» Given instruction:
Rewrite the records below as a Markdown table with a Row column for the row number and a Text column for each line, skipping blank lines. Leave the pictures out of the table.

» Supplied entries:

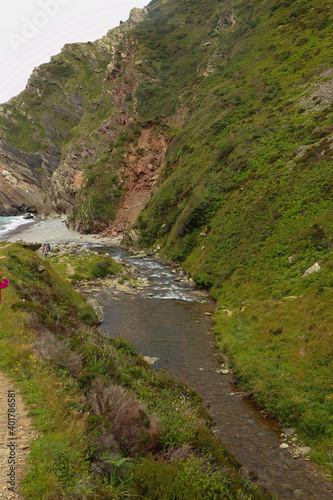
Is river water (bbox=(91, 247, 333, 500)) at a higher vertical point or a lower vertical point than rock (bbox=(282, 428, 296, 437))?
higher

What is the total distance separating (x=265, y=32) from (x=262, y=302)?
6694 cm

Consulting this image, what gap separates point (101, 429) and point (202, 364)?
10136 mm

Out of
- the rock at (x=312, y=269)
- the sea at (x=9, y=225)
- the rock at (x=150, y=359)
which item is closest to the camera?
the rock at (x=150, y=359)

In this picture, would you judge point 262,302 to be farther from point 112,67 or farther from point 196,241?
point 112,67

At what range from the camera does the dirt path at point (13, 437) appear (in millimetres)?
4215

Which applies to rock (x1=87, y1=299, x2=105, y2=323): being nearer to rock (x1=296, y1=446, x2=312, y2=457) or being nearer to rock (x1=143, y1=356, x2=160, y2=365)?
rock (x1=143, y1=356, x2=160, y2=365)

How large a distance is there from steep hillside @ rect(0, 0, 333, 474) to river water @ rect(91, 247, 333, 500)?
938 mm

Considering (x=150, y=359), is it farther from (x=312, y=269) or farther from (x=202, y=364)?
(x=312, y=269)

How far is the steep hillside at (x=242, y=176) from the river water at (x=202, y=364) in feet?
3.08

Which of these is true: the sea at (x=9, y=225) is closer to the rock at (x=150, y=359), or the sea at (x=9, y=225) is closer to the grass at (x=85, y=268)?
the grass at (x=85, y=268)

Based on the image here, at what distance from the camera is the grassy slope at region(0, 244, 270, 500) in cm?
468

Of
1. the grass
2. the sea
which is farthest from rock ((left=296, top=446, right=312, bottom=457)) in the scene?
the sea

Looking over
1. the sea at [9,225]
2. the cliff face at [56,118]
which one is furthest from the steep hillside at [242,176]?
the sea at [9,225]

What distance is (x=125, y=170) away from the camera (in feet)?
243
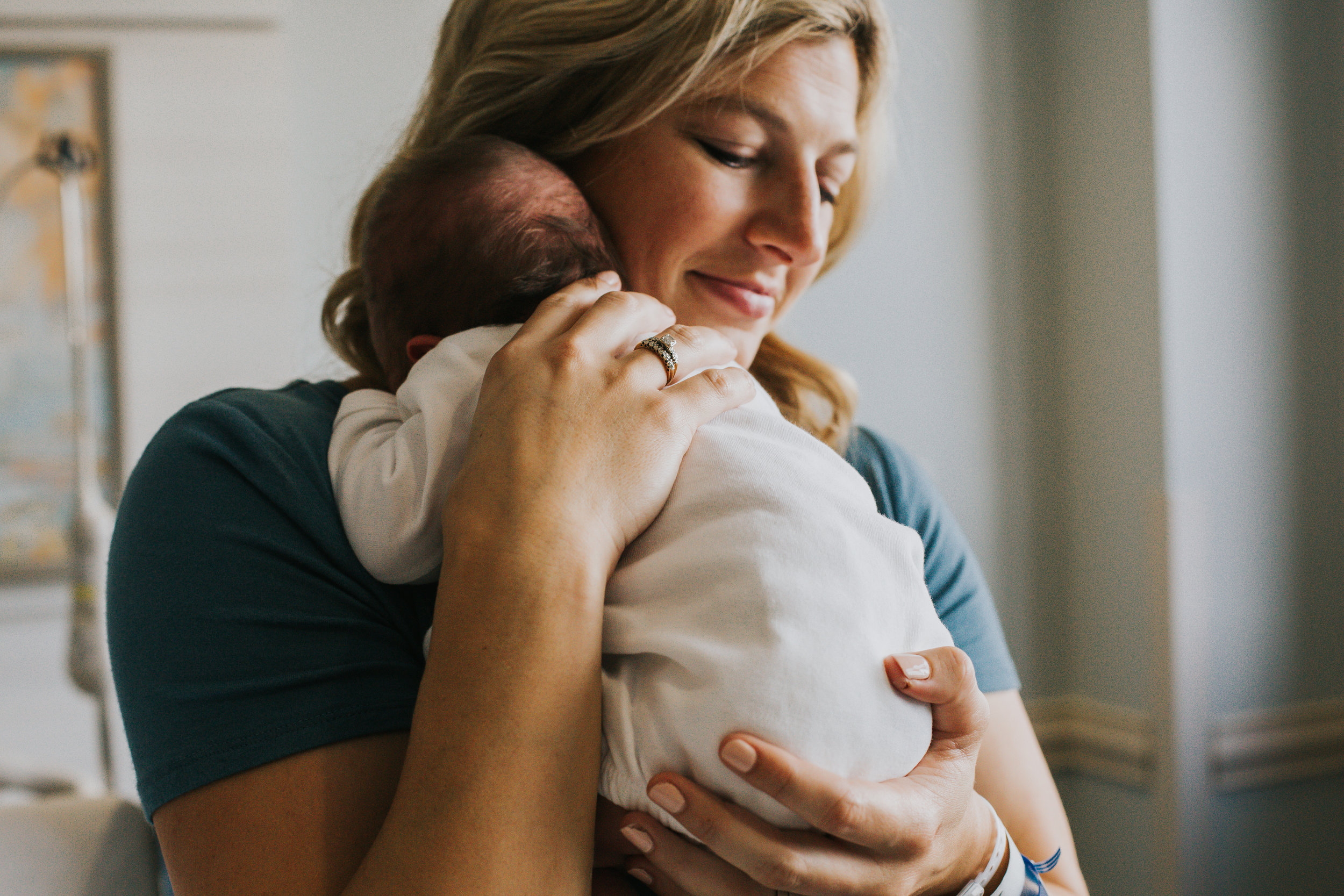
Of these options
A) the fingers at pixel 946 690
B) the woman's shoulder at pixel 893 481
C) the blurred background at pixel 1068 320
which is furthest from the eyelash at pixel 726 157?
the blurred background at pixel 1068 320

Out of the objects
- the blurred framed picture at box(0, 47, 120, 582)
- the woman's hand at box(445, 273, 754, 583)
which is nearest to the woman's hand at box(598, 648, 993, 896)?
the woman's hand at box(445, 273, 754, 583)

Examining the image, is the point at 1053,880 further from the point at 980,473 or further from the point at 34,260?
the point at 34,260

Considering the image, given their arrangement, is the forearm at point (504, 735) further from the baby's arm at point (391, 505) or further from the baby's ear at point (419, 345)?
the baby's ear at point (419, 345)

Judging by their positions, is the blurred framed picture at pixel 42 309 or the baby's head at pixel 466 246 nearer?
the baby's head at pixel 466 246

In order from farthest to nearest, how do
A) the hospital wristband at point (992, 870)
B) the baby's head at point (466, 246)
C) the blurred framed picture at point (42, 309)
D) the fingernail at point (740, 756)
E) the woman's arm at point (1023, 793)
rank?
the blurred framed picture at point (42, 309), the woman's arm at point (1023, 793), the baby's head at point (466, 246), the hospital wristband at point (992, 870), the fingernail at point (740, 756)

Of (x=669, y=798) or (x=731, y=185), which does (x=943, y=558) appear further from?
(x=669, y=798)

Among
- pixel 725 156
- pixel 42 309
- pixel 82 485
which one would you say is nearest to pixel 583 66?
pixel 725 156

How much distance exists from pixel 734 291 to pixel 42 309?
5.06 feet

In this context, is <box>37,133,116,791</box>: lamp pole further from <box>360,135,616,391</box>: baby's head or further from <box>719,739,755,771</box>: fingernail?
<box>719,739,755,771</box>: fingernail

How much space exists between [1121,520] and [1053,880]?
1.47 metres

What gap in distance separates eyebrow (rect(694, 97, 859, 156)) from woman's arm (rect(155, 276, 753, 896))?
388 millimetres

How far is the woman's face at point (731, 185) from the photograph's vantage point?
1.03 m

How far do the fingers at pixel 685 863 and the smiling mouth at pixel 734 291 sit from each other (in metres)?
0.58

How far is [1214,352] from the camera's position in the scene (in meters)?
2.19
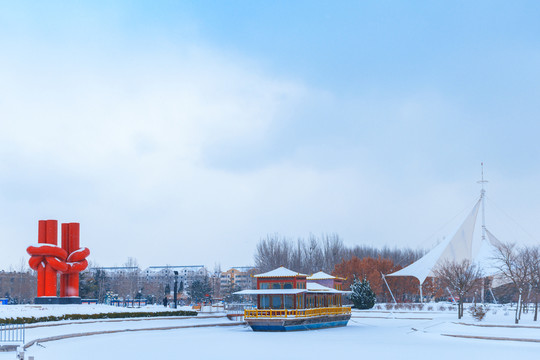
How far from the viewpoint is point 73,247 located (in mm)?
44875

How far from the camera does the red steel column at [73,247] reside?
44750 millimetres

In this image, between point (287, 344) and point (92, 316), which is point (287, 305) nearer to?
point (287, 344)

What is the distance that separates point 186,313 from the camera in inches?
1868

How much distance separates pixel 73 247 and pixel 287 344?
2103cm

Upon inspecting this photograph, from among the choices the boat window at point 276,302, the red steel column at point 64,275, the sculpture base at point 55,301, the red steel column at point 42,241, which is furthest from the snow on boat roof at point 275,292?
the red steel column at point 42,241

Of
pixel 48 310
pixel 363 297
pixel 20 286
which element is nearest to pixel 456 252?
pixel 363 297

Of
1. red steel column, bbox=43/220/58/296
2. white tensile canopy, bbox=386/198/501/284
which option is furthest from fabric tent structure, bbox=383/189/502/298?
red steel column, bbox=43/220/58/296

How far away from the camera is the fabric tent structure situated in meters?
66.1

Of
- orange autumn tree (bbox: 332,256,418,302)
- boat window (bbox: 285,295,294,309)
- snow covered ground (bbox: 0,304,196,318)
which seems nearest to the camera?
snow covered ground (bbox: 0,304,196,318)

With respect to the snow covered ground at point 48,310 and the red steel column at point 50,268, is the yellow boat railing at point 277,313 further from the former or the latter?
the red steel column at point 50,268

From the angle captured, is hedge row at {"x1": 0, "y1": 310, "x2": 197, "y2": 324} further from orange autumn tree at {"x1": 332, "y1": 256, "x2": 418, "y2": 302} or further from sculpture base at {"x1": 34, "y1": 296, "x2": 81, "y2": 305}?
orange autumn tree at {"x1": 332, "y1": 256, "x2": 418, "y2": 302}

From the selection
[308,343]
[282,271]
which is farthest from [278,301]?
[308,343]

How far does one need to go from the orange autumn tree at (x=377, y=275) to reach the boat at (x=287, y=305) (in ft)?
97.6

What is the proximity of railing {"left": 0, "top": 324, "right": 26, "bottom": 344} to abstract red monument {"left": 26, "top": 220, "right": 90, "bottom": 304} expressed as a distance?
373 inches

» Answer to this exercise:
| Row | Text |
|---|---|
| 1 | Is river water (bbox=(91, 247, 333, 500)) at a higher vertical point or a lower vertical point than rock (bbox=(282, 428, 296, 437))? |
| 2 | higher |
| 3 | What is the total distance separating (x=265, y=32) from (x=262, y=302)? |
| 4 | 6694 cm |
| 5 | Consulting this image, what gap separates point (101, 429) and point (202, 364)? |
| 6 | 10136 mm |
| 7 | Out of |
| 8 | - the rock at (x=312, y=269) |
| 9 | - the sea at (x=9, y=225) |
| 10 | - the rock at (x=150, y=359) |
| 11 | which item is closest to the camera? |
| 12 | the rock at (x=150, y=359) |
| 13 | In this picture, would you judge point 262,302 to be farther from point 112,67 or farther from point 196,241? |
| 14 | point 112,67 |
| 15 | At what range from the camera does the dirt path at point (13, 437) appear (in millimetres)? |
| 16 | 4215 |
| 17 | Which applies to rock (x1=87, y1=299, x2=105, y2=323): being nearer to rock (x1=296, y1=446, x2=312, y2=457) or being nearer to rock (x1=143, y1=356, x2=160, y2=365)? |
| 18 | rock (x1=143, y1=356, x2=160, y2=365) |
| 19 | How large a distance is there from steep hillside @ rect(0, 0, 333, 474) to river water @ rect(91, 247, 333, 500)? |
| 20 | 938 mm |
| 21 | Considering (x=150, y=359), is it farther from (x=312, y=269) or farther from (x=202, y=364)? |
| 22 | (x=312, y=269) |
| 23 | How far is the steep hillside at (x=242, y=176) from the river water at (x=202, y=364) in feet? |
| 24 | 3.08 |
| 25 | Which of these is true: the sea at (x=9, y=225) is closer to the rock at (x=150, y=359), or the sea at (x=9, y=225) is closer to the grass at (x=85, y=268)? |
| 26 | the grass at (x=85, y=268) |
| 27 | Based on the image here, at what distance from the camera is the grassy slope at region(0, 244, 270, 500) in cm? |
| 28 | 468 |
| 29 | Of |
| 30 | 1. the grass |
| 31 | 2. the sea |
| 32 | which is farthest from rock ((left=296, top=446, right=312, bottom=457)) in the scene? |
| 33 | the sea |
| 34 | Looking over |
| 35 | 1. the sea at [9,225] |
| 36 | 2. the cliff face at [56,118] |
| 37 | which one is furthest from the steep hillside at [242,176]? |
| 38 | the sea at [9,225] |
| 39 | What distance is (x=125, y=170) away from the camera (in feet)? |
| 40 | 243 |
| 41 | Of these options |
| 42 | A) the fingers at pixel 946 690 |
| 43 | B) the woman's shoulder at pixel 893 481 |
| 44 | C) the blurred background at pixel 1068 320 |
| 45 | which is furthest from the eyelash at pixel 726 157? |
| 46 | the blurred background at pixel 1068 320 |
| 47 | Out of the objects |
| 48 | - the blurred framed picture at box(0, 47, 120, 582) |
| 49 | - the woman's hand at box(445, 273, 754, 583) |
| 50 | which is nearest to the woman's hand at box(598, 648, 993, 896)? |
| 51 | the woman's hand at box(445, 273, 754, 583) |
| 52 | Examining the image, is the point at 1053,880 further from the point at 980,473 or further from the point at 34,260? |
| 53 | the point at 34,260 |
| 54 | Considering the image, given their arrangement, is the forearm at point (504, 735) further from the baby's arm at point (391, 505) or further from the baby's ear at point (419, 345)? |
| 55 | the baby's ear at point (419, 345) |
| 56 | Judging by their positions, is the blurred framed picture at pixel 42 309 or the baby's head at pixel 466 246 nearer? |
| 57 | the baby's head at pixel 466 246 |
| 58 | In order from farthest to nearest, how do |
| 59 | A) the hospital wristband at point (992, 870) |
| 60 | B) the baby's head at point (466, 246) |
| 61 | C) the blurred framed picture at point (42, 309) |
| 62 | D) the fingernail at point (740, 756) |
| 63 | E) the woman's arm at point (1023, 793) |
| 64 | rank? |
| 65 | the blurred framed picture at point (42, 309), the woman's arm at point (1023, 793), the baby's head at point (466, 246), the hospital wristband at point (992, 870), the fingernail at point (740, 756) |
| 66 | Of (x=669, y=798) or (x=731, y=185), which does (x=943, y=558) appear further from? |
| 67 | (x=669, y=798) |
| 68 | Among |
| 69 | - pixel 725 156 |
| 70 | - pixel 42 309 |
| 71 | - pixel 82 485 |
| 72 | which one would you say is nearest to pixel 583 66? |
| 73 | pixel 725 156 |
| 74 | How much distance exists from pixel 734 291 to pixel 42 309? |
| 75 | 5.06 feet |
| 76 | In this context, is <box>37,133,116,791</box>: lamp pole further from <box>360,135,616,391</box>: baby's head or further from <box>719,739,755,771</box>: fingernail? |
| 77 | <box>719,739,755,771</box>: fingernail |
| 78 | How much space exists between [1121,520] and [1053,880]? |
| 79 | 1.47 metres |
| 80 | What gap in distance separates eyebrow (rect(694, 97, 859, 156)) from woman's arm (rect(155, 276, 753, 896))? |
| 81 | 388 millimetres |
| 82 | How far is the woman's face at point (731, 185) from the photograph's vantage point? |
| 83 | 1.03 m |
| 84 | How far do the fingers at pixel 685 863 and the smiling mouth at pixel 734 291 sit from each other (in metres)? |
| 85 | 0.58 |
| 86 | How far is [1214,352] from the camera's position in the scene (in meters)? |
| 87 | 2.19 |
| 88 | How far from the viewpoint is point 73,247 located (in mm)? |
| 89 | 44875 |
| 90 | How far from the camera does the red steel column at [73,247] reside? |
| 91 | 44750 millimetres |
| 92 | In this image, between point (287, 344) and point (92, 316), which is point (287, 305) nearer to? |
| 93 | point (287, 344) |
| 94 | What is the distance that separates point 186,313 from the camera in inches? |
| 95 | 1868 |
| 96 | How much distance separates pixel 73 247 and pixel 287 344? |
| 97 | 2103cm |
| 98 | Upon inspecting this photograph, from among the choices the boat window at point 276,302, the red steel column at point 64,275, the sculpture base at point 55,301, the red steel column at point 42,241, which is furthest from the snow on boat roof at point 275,292? |
| 99 | the red steel column at point 42,241 |
| 100 | Of |
| 101 | pixel 48 310 |
| 102 | pixel 363 297 |
| 103 | pixel 20 286 |
| 104 | which element is nearest to pixel 456 252? |
| 105 | pixel 363 297 |
| 106 | Of |
| 107 | 1. red steel column, bbox=43/220/58/296 |
| 108 | 2. white tensile canopy, bbox=386/198/501/284 |
| 109 | which option is furthest from fabric tent structure, bbox=383/189/502/298? |
| 110 | red steel column, bbox=43/220/58/296 |
| 111 | How far away from the camera is the fabric tent structure situated in meters? |
| 112 | 66.1 |
| 113 | Of |
| 114 | - orange autumn tree (bbox: 332,256,418,302) |
| 115 | - boat window (bbox: 285,295,294,309) |
| 116 | - snow covered ground (bbox: 0,304,196,318) |
| 117 | which seems nearest to the camera? |
| 118 | snow covered ground (bbox: 0,304,196,318) |
| 119 | With respect to the snow covered ground at point 48,310 and the red steel column at point 50,268, is the yellow boat railing at point 277,313 further from the former or the latter? |
| 120 | the red steel column at point 50,268 |
| 121 | From the angle captured, is hedge row at {"x1": 0, "y1": 310, "x2": 197, "y2": 324} further from orange autumn tree at {"x1": 332, "y1": 256, "x2": 418, "y2": 302} or further from sculpture base at {"x1": 34, "y1": 296, "x2": 81, "y2": 305}? |
| 122 | orange autumn tree at {"x1": 332, "y1": 256, "x2": 418, "y2": 302} |
| 123 | From the selection |
| 124 | [308,343] |
| 125 | [282,271] |
| 126 | which is farthest from [278,301]? |
| 127 | [308,343] |
| 128 | How far does one need to go from the orange autumn tree at (x=377, y=275) to reach the boat at (x=287, y=305) (in ft)? |
| 129 | 97.6 |
| 130 | What is the proximity of railing {"left": 0, "top": 324, "right": 26, "bottom": 344} to abstract red monument {"left": 26, "top": 220, "right": 90, "bottom": 304} expressed as a distance? |
| 131 | 373 inches |